___ VORLIEGENDER TEXT ___

Die Einspielung mit Entremont und Portal war für mich eine Offenbarung, eine endliche Möglichkeit, das Werk zu hören, ohne mich nachher zu fragen, was da schief gelaufen sei in den Ohren. Es ist ein Werk, das es gar nicht gibt, völlig imaginär, voll von Segeln, ich wusste nie, wie das zu spielen sei. Dass es ein Jazz-Mann ist, der das kann – wundert mich nicht, aber Portal hatte ja auch eine klassische Ausbildung. Hier sind alle, das Orchester und Portal, in einer aufgeschlossenen Intimität, ohne sie zu übertreiben, die, wenn man das im Winter hören würde, wohl alle Scheiben zerkratzen würde. Es ist die Zurückhaltung, der feine und ferne Klang in jedem Ton.
Es ist bei mir etwa fünzehn Jahre her, dass ich mich spielend mit dem Konzert beschäftigte (spielend ging das allerdings nicht, man vergebe mir den Kalauer). Nach einer Aufnahme gesucht habe ich bis vor ein paar Wochen allerdings nicht und mich gefragt, wie diese Aufnahme denn klingen müsste ebensowenig. Ein anderer Jazz-Mann, der u.a. bei Aaron Copland ein Klarinettenkonzert in Auftrag gegeben hat – auf dem Manuskript stand dann „1st version —later revised— of Coda of Clarinet Concerto (too difficult for Benny Goodman)“ -, hat Mozarts Konzert 1956 auch aufgenommen, aber diese Version, die ich oben schon erwähnt habe, passt auch nicht so recht.
Der feine, zurückgenommene Ton Portals und überhaupt die Zurückhaltung bei trotzdem sehr beschwingtem Spiel des Orchesters gefällt mir auch immer besser. Der Kontrast, als ich die Aufnahmen unmittelbar nach jener von Goodman hörte, ist jedenfalls ziemlich krass.

___ ROHDATEN ___

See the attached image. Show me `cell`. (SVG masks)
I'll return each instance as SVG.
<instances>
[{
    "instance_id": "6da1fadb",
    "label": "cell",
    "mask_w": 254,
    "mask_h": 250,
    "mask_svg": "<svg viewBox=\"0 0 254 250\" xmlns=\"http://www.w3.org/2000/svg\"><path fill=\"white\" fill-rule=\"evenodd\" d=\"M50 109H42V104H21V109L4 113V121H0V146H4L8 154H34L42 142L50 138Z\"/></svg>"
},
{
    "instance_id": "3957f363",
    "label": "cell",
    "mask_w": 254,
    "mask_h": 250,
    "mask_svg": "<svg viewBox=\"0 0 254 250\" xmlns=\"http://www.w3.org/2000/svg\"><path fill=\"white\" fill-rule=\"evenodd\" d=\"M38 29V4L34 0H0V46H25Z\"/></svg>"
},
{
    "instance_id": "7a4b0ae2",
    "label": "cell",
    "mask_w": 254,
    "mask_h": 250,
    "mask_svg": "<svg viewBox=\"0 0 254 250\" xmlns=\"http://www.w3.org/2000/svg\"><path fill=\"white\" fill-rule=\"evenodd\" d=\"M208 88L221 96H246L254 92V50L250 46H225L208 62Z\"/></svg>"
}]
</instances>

___

* **AUFGABE**
Gib bitte einen Abschnitt aus dem vorliegenden Text wortgetreu wieder, beginnend bei „Es ist bei mir“ und endend bei „nicht so recht.“. Die Einträge sind eigenständiges Material und vom vorliegenden Text getrennt zu betrachten.

* **ANTWORT**
Es ist bei mir etwa fünzehn Jahre her, dass ich mich spielend mit dem Konzert beschäftigte (spielend ging das allerdings nicht, man vergebe mir den Kalauer). Nach einer Aufnahme gesucht habe ich bis vor ein paar Wochen allerdings nicht und mich gefragt, wie diese Aufnahme denn klingen müsste ebensowenig. Ein anderer Jazz-Mann, der u.a. bei Aaron Copland ein Klarinettenkonzert in Auftrag gegeben hat – auf dem Manuskript stand dann „1st version —later revised— of Coda of Clarinet Concerto (too difficult for Benny Goodman)“ -, hat Mozarts Konzert 1956 auch aufgenommen, aber diese Version, die ich oben schon erwähnt habe, passt auch nicht so recht.